Directions:
(1) Please quote the comment on community and mental illness from "4 responses to" up to and including "a healing community.".
(2) In the comment on community and mental illness, why does the writer consider it acceptable that many communards at TO went lacking or were stigmatized?

Source extract:
4 responses to “Madness – It takes a village”

  1. cardin seabrook says :

    This concerns me because it make it seem as if automatically TO and most village communities can handle the mental illness of ALL of their members.

    Anybody who has ever lived at T.O. for longer than 6 months knows that typically the community does not handle mental illness well. I estimate that Kristen, for a lot of good reasons, was above the usual politics. Or maybe at the time there was a good leader who showed everybody how to have grace with the situation. uhhem.Keenan 🙂 LOVE that man.

    At TO -for every 1 Kristen there are 10 communards who went lacking and or became very stigmatized by their experience. And thats Ok – because TO will tell you upfront that they are NOT a healing community.

    Villages will also fail especially when the member is not in the upper parts of the hierarchy AND when the community is without a leader who can teach this type of grace.

    Many times there are leaders who see this situation as their opportunity to release the dogs.

    Maybe one of the reasons your friends company failed is because of their well established culture of non support. “If that guy gets no support then neither will the rest of us. Everybody falls in the world of construction.”

    I like that the Icarus Project exists.

Data for review:
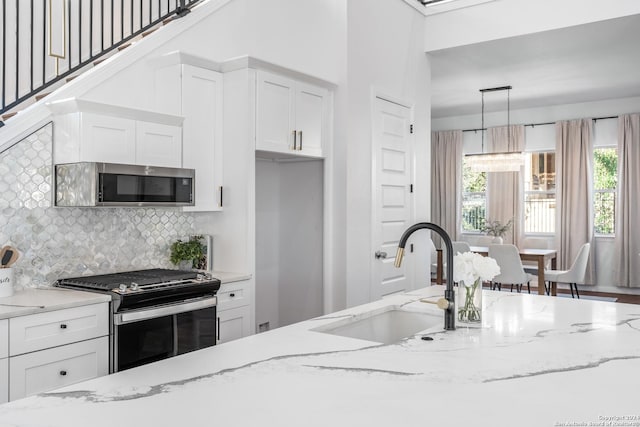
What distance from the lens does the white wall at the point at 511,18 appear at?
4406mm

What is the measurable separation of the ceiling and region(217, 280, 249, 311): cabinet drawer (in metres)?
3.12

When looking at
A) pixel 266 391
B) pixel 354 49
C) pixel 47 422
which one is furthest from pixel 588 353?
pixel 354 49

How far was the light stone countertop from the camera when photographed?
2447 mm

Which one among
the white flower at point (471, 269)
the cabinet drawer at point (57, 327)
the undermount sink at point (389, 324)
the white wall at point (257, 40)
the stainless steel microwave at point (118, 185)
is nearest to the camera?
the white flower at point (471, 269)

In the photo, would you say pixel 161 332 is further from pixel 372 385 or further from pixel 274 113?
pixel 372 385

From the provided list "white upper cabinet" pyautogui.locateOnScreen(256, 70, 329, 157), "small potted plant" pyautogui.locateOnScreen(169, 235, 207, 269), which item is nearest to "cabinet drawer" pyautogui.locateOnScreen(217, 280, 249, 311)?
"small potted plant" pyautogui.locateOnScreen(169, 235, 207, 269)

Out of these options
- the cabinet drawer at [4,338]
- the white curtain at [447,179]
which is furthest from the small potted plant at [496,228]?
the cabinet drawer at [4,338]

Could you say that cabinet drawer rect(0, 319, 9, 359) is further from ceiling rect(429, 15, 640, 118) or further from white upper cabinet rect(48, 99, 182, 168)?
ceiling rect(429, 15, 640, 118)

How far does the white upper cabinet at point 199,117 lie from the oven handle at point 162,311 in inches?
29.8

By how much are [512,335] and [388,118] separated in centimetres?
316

Task answers:
(1)
4 responses to “Madness – It takes a village”

  1. cardin seabrook says :

    This concerns me because it make it seem as if automatically TO and most village communities can handle the mental illness of ALL of their members.

    Anybody who has ever lived at T.O. for longer than 6 months knows that typically the community does not handle mental illness well. I estimate that Kristen, for a lot of good reasons, was above the usual politics. Or maybe at the time there was a good leader who showed everybody how to have grace with the situation. uhhem.Keenan 🙂 LOVE that man.

    At TO -for every 1 Kristen there are 10 communards who went lacking and or became very stigmatized by their experience. And thats Ok – because TO will tell you upfront that they are NOT a healing community.

(2) The writer says it is acceptable because TO tells people upfront that it is not a healing community.